DATASET RECORDS –

══════════════════════════════

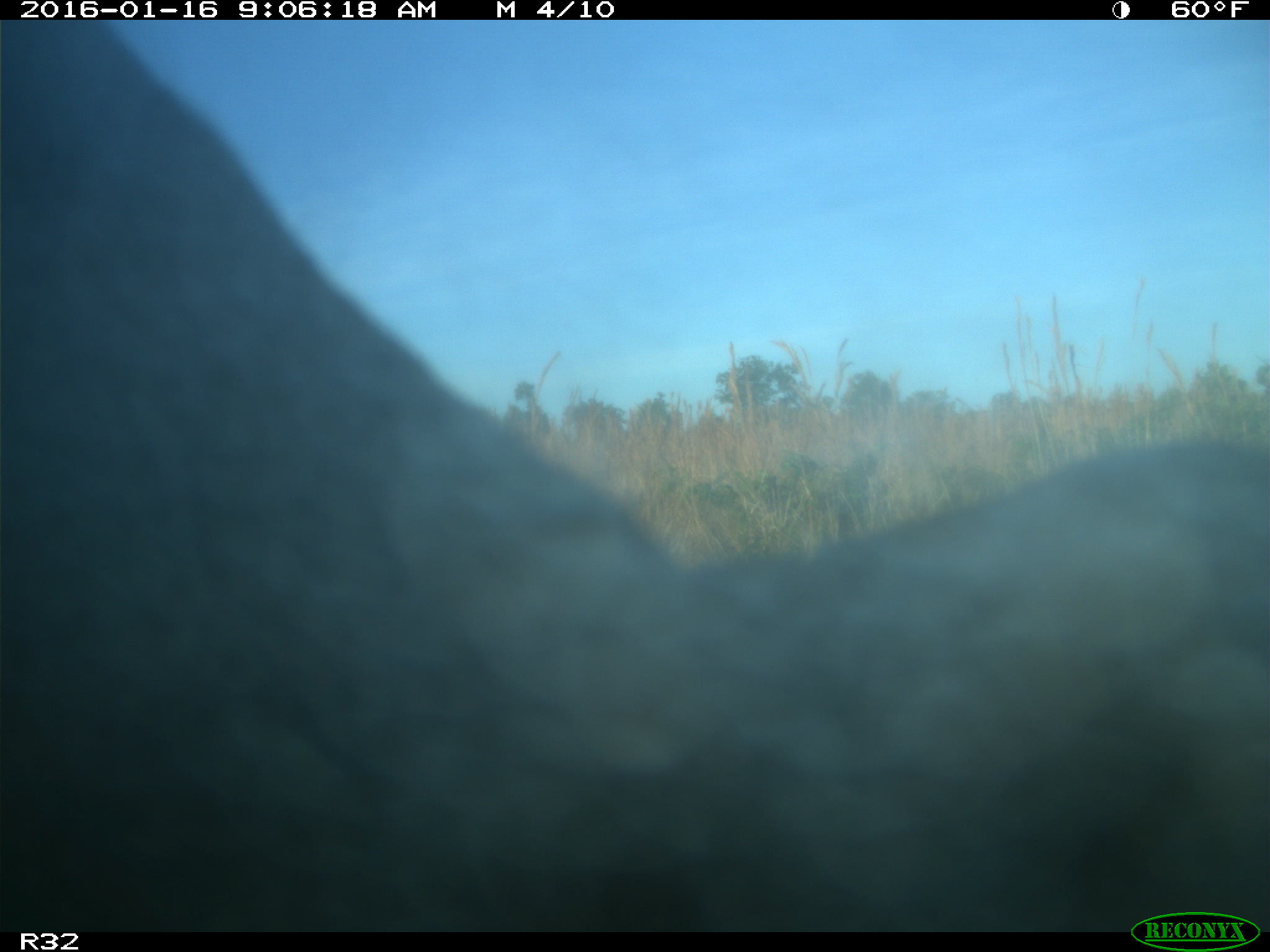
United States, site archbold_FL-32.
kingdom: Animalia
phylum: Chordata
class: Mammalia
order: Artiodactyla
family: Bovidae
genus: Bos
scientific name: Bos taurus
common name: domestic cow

══════════════════════════════

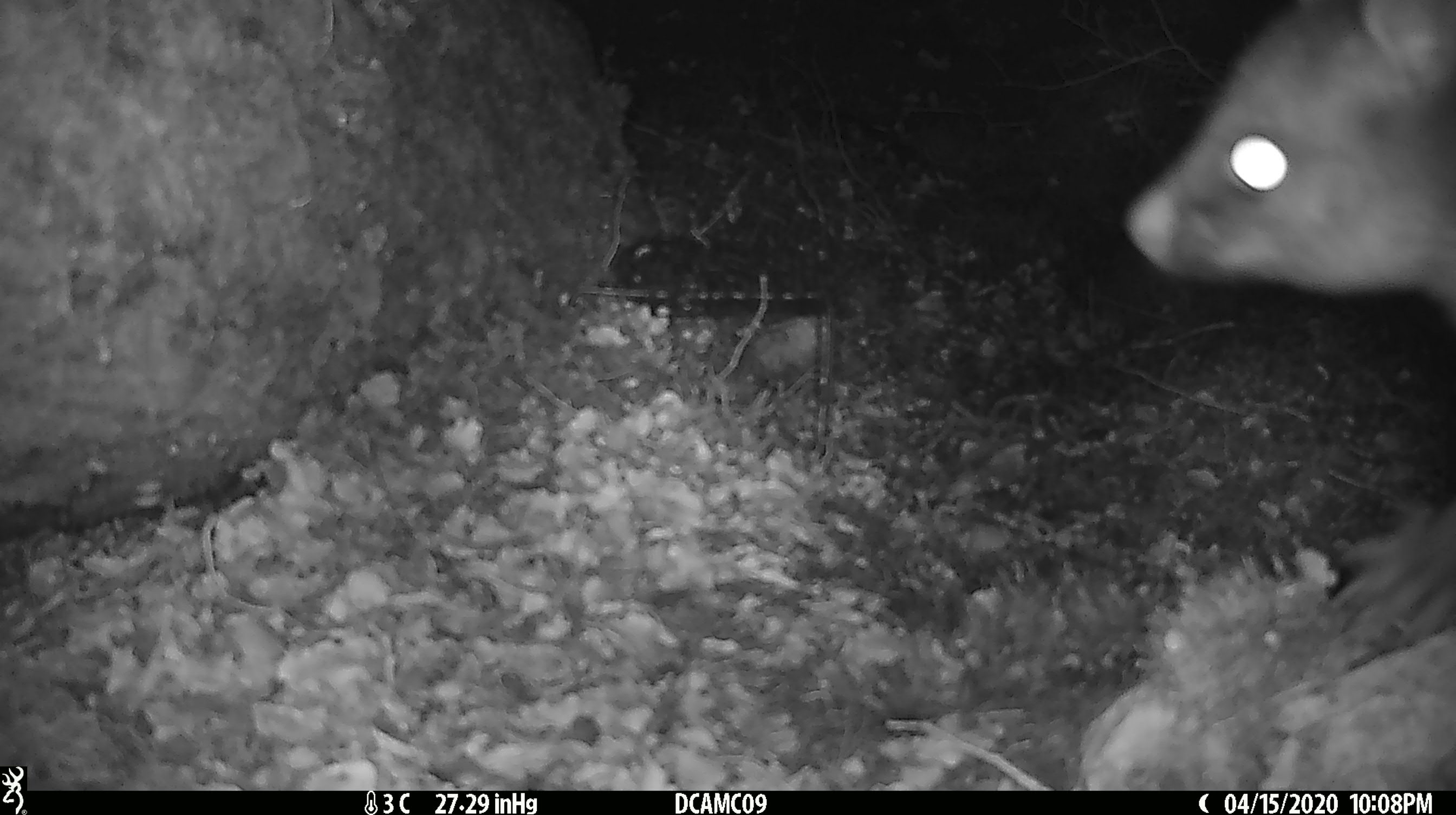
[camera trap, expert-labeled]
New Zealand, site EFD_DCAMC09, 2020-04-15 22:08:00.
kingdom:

══════════════════════════════

PROBLEM DETAILS –
For each line above that carries the word "site", copy it out.

TASK OUTPUT –
United States, site archbold_FL-32.
New Zealand, site EFD_DCAMC09, 2020-04-15 22:08:00.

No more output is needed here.